(Click here for Internet Movie Database entry)
I love how once in a while when you are watching some new movie, you come to the sudden realization that the story is strangely familiar. Such is the case with August Rush, the story of a boy (Freddie Highmore) from a good family who is put up for adoption as a baby and is still waiting after eleven years in an orphanage for his parents to turn up. He eventually sets off to find them and has a series of adventures including falling in with a group of young grifters lead by a Fagin-like character known as Wizard (Robin Williams). Wait a minute! Wizard is Fagin and August Rush is Oliver Twist. It's definitely the Oliver story all right but with a bit of Mr. Holland's Opus and Cinderella thrown in. Our modern Oliver Twist is the son of two musicians (Jonathan Rhys Meyers & Keri Russell), shown below, and he turns out to be a musical prodigy who uses his music to call to his parents and vice versa. Also, while Russell is searching for her son, Rhys Meyers is searching for Russell, his long lost love. August Rush is the stage name picked by Fagin, I mean Wizard, for the young musician.
Freddie Highmore is really quite good in the title role. He burst on the scene a couple of years ago in Finding Neverland and Charlie and the Chocolate Factory. He is perfect for this role, projecting nothing less than pure joy as his character is finally is able to express the music that has been churning around inside him all his life. Rhys Meyers and Keri Russell make a nice couple. They are very cute together and separately. I have liked Rhys Meyers ever since I first saw him as the girls' football coach in Bend it Like Beckham. I never saw Russell in Felicity and only really saw for the first time what she could do in last year's Waitress which was also a very sweet movie. Russell does sweet very well, although you can see her in a nice but brief, gritty role in the last Mission Impossible. Robin Williams does a Robin-Williams-esque turn as the Fagin-esque Wizard in a part that could have been written with him in mind. The always entertaining Terence Howard (Hustle & Flow) is good as the social worker but he doesn't get to stretch much.

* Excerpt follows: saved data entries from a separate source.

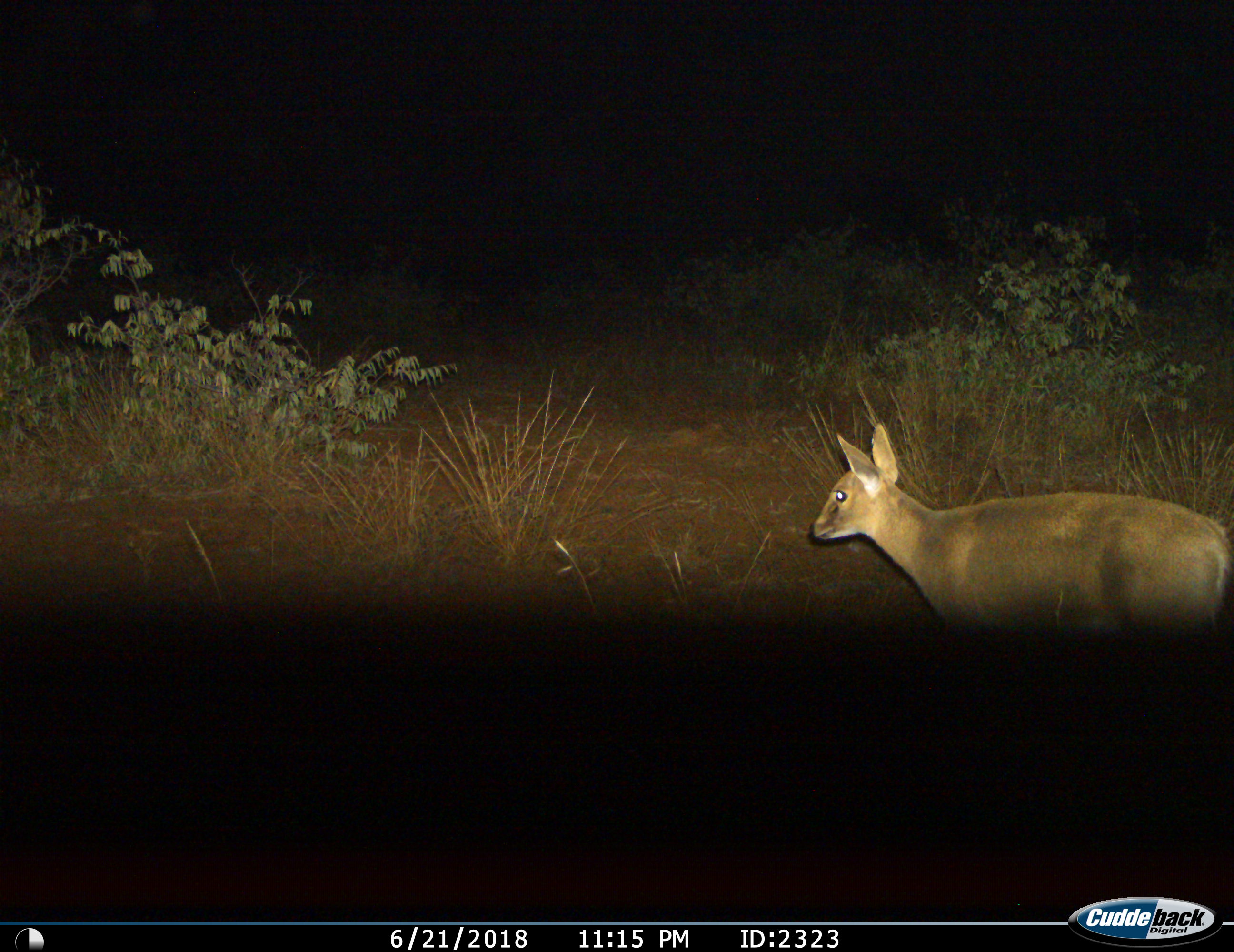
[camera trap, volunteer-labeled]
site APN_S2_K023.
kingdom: Animalia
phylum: Chordata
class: Mammalia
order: Artiodactyla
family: Bovidae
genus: Sylvicapra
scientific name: Sylvicapra grimmia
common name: common duiker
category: duikercommongrey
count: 1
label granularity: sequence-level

August Rush is set and shot mostly on the streets of New York, giving it a fairytale look. The director is Kirsten Sheridan daughter of director Jim Sheridan (My Left Foot). August Rush is a Dickensian fairy tale. In case you haven't realized it already, this movie is extremely heartwarming. And since it is a retelling of the Oliver Twist story, it has all those coincidences, chance meetings, funny character names, and ironies that Dickens loved so much. Either you like this about Dickens or you don't. I do love Dickens and maybe that's why I love August Rush too. You just have to go with the flow knowing that there's going to be a happy ending where everyone just happens to be in the right place at the right time. I watched it on a plane to England and I ended up watching it three times. August Rush came and went very fast in the theatres last year but it's available on DVD now and ready for your Netflix list.